So you would agree that the Church of Rome has fractures of unity since it is not in communion with the East?
Uh. I don’t follow. Would you say Church has fractures of unity since it is not in communion with Protestants? Obviously Protestants and the Eastern Orthodox are not same in some aspects, but neither of them are in the communion with the Church. In Catholic understanding, people separate from Church, not Church from them. Catholic Church is in full communion with itself. Eastern Orthodoxy can however have ruptures INSIDE their own Church as there exists scenario where A is in communion with B, B with C, but not A with C. That is disunity.
And where do you get this? Sirach 3:2-6, 12-14? Is this the historical context of Sirach, submission to the Pope of Rome?

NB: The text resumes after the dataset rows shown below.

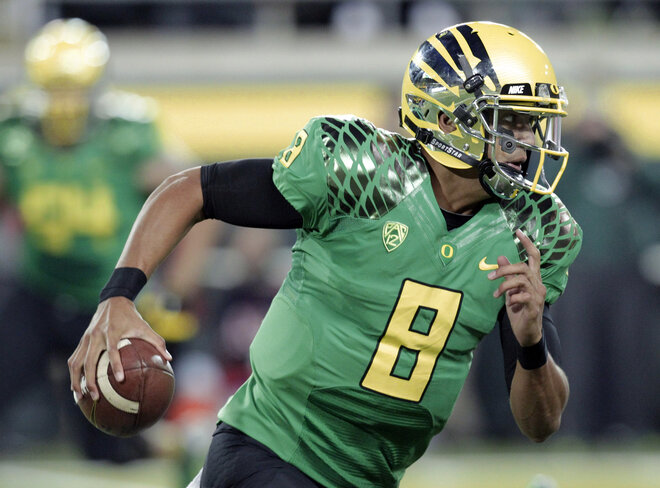 Oregon Mariota Football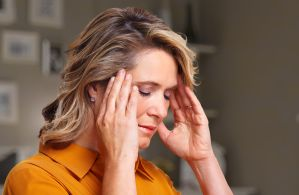3 consejos de neurocientíficos para liberarse del dolor de cabeza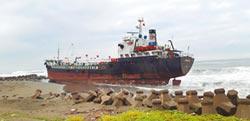 2油輪擱淺 廢油外洩釀汙染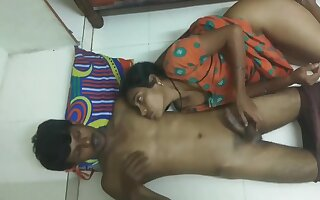 Desi Village Bhabhi Sex With Paint Wala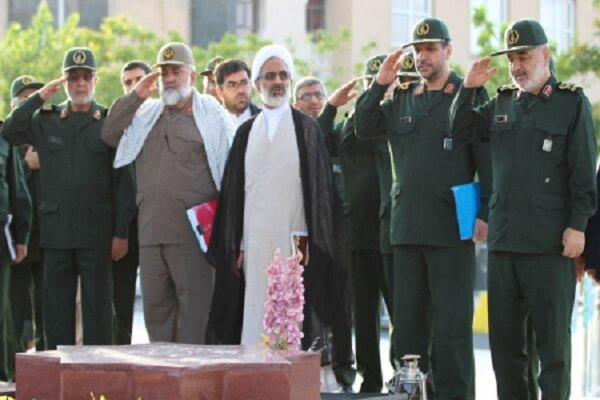 فرمانده کل سپاه از دستاورد های دانشگاه امام حسین(ع) بازدید کرد
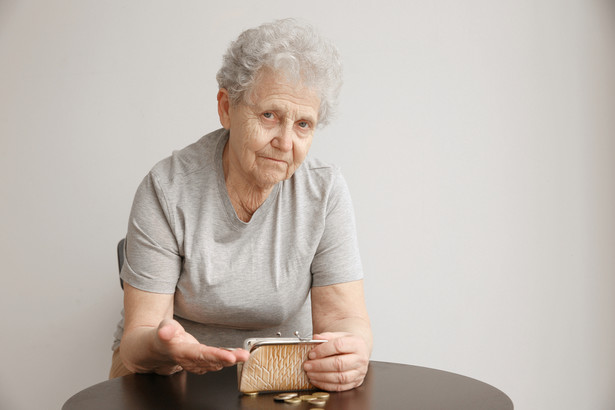 Oprócz podstawowego świadczenia emeryt może starać się w ZUS o szereg dodatków.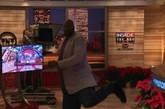 """TNT NBA团队最新节目——猜球员效力球队。奥尼尔、巴克利猜布鲁克斯效力哪支球队,巴克利爵士写的是China or Japan,然后,Shaq翻开了他的题板,上面端端正正写了4个繁体的""""廣東宏遠"""",全场嗨翻了!"""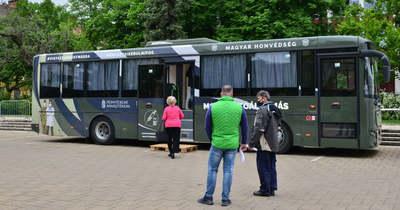Buszokból oltanak a kormányhivatal előtt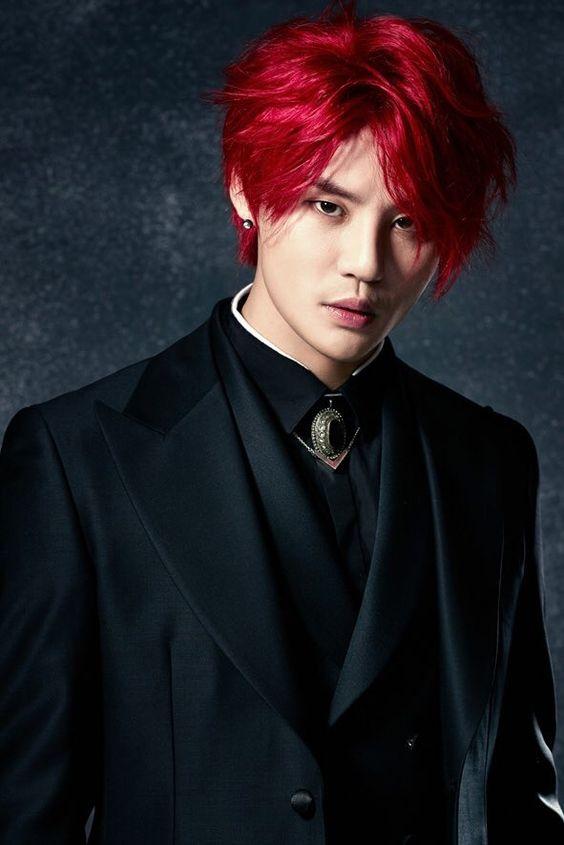Joven asiatico conb pelo largo Rojo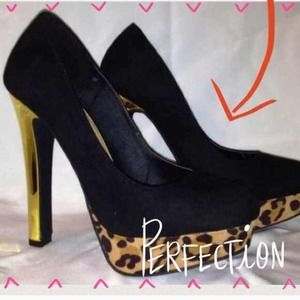 Shoes - BNIB Black, Leopard & Gold Heels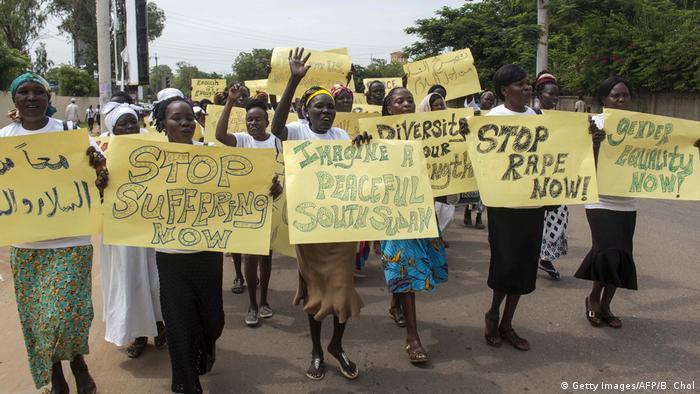 Südsuden - Frauen demonstrieren für Frieden und Rechte (Getty Images/AFP/B. Chol)
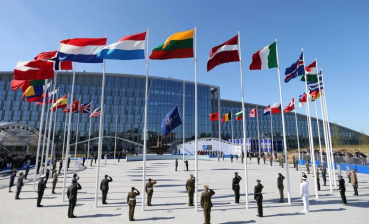 NATO calls on Russia to return Crimea to Ukraine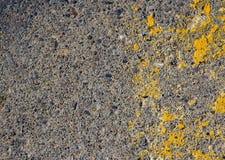Strukturierter Hintergrund des gelben und grauen Steins Lizenzfreies Stockbild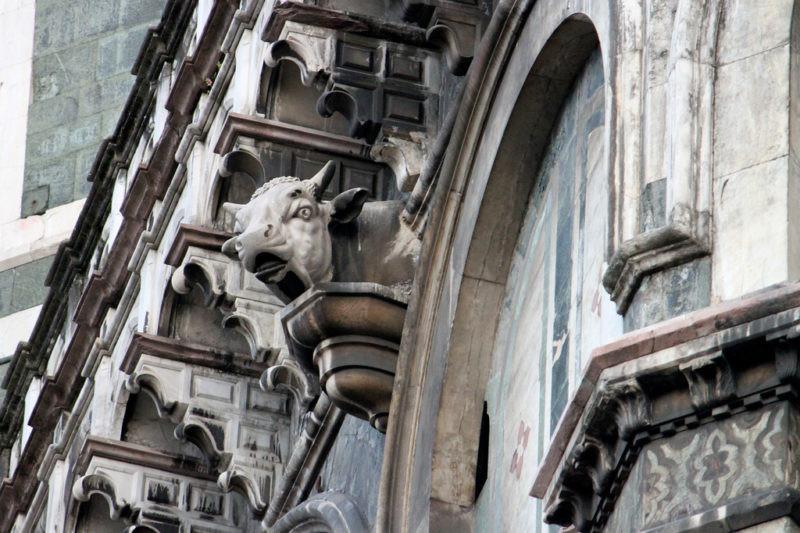 Il toro cornuto posizionato in corrispondenza di Porta della Mandorla
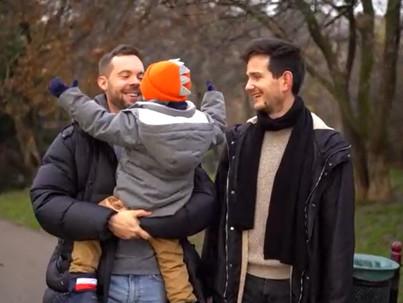 Meleg családokkal is köszöntötte az RTL Klub az új esztendőt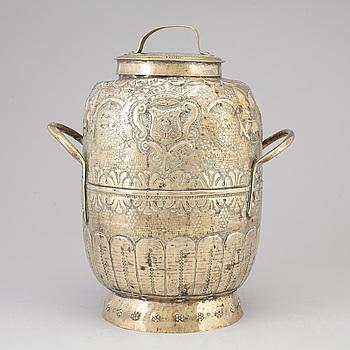URNA MED LOCK, mässing, 1700-tal.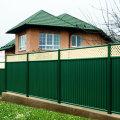 Забор из профнастила. Преимущества и недостатки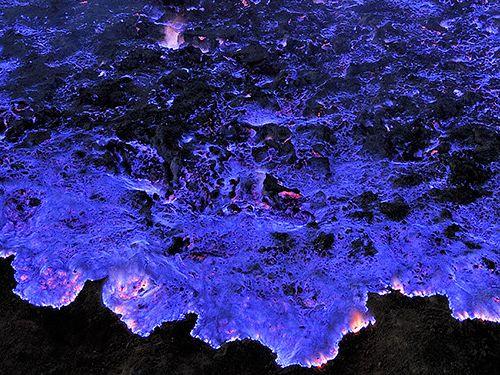 エチオピアの青く燃える火山03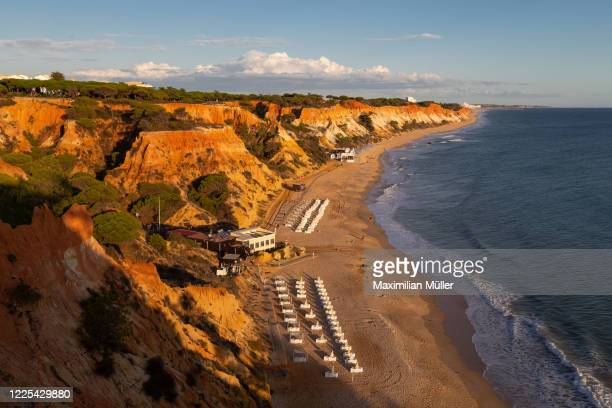 praia da falésia, albufeira, portugal - albufeira stock pictures, royalty-free photos & images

Read the passage. Same way Pope of Rome has “primacy of honor” before the Bishops, father has “primacy of honor” before the children. Since father has authority over the children, it logically follows that primacy of honor grants authority and hence Pope of Rome has authority over the Bishops.
This is why, in the Orthodox Church, the primate has duties and responsibilities his brother diocesan bishops don’t, they are not subject to him in a subordinate way.
Having responsibility over someone we don’t have authority is weird. You have no way to actually stop them from doing something you are responsible for.
Did Amoris Laetitia reflect the will of all the bishops?
I am not sure about this, but I don’t think it is infallible by any means.
And yet the Pope appoints every single bishop around the world, presumably with no (name removed by moderator)ut from the diocese in question. In the Orthodox Church, the people have to respond “he is worthy; axios, axios, axios” for the newly appointed bishop.
Same in the Catholic Church (Eastern). He also does not appoint every single Bishops… but in Latin Church he just basically checks if it isn’t against his will. Pope can have this right over the Latin Church, correct?
The Orthodox don’t necessarily (ever?) cite that as the reason for the primacy that they recognize in Rome.
Perhaps not post-schism, but pre-schism Rome was called Throne of Peter. Martyrdom of Paul adds to it, yes, but is not the reason for primacy itself
That’s much better than what Vatican 1 said.
Vatican I defined role of the Pope, Vatican II role of the Episcopacy. They do not contradict, they are complementary. Vatican I was still accepted by Eastern Catholics (even Melkites, who did add really cool and good clause into the declaration but signed it anyway). There are no limits on when could Pope act or judge other Bishops (even Patriarchs) in Early Canons.